Expulsions de Roms : la France n’est toujours pas blanchie par l’UE

Les questions entourant la politique d’expulsion des Roms en France et ses répercutions européennes ne sont pas prêtes de se dissiper contrairement à ce qu’à pu affirmer, la semaine passée, Nicolas Sarkozy.

Mardi dernier, le président français s’est félicité, en marge d’un sommet à Deauville en compagnie de la chancelière allemande Angela Merkel et du président russe Dmitri Medvedev, de l’annonce du retrait par la commission européenne de la procédure d’infraction envers la France « pour la simple raison, qu’il n’y avait de discrimination » à ce sujet.

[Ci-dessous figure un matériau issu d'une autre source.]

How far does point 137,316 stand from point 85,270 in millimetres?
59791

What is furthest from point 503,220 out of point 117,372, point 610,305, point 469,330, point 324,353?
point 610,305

En réponse aux déclarations du président français, la commissaire européenne chargée de la Justice, Viviane Reding, a tenu à préciser que la procédure d’infraction contre la France concernant l’application de la directive de 2004 à propos de la liberté de circulation était juste temporaire. La procédure « restera ouverte jusqu’au moment où le gouvernement français adoptera sa législation ». Par ailleurs, Viviane Reding a ajouté que Bruxelles patientera quelques semaines pour se prononcer sur le caractère discriminatoire ou non de ces expulsions.

Les propos de Nicolas Sarkozy ont également provoqué un tollé du coté de Budapest. Dans un texte transmis au Monde mercredi, Rob Kushen, le directeur du Centre Européen pour les Droits des Roms (CEDR), basé dans la capitale hongroise, s’est empressé mercredi de démentir l’idée selon laquelle la France se trouverait exonérée par la Commission Européenne. Il a même laissé entendre que la procédure devrait reprendre de plus belle car « les preuves de discrimination étaient évidentes ».

Cette intervention de Rob Kushen fait suite à celle du financier américain d’origine hongroise Georges Soros, l’un des principaux soutiens du CEDR, qui, cet été, avait vivement critiqué la politique du gouvernement français à l’égard de la population Rom.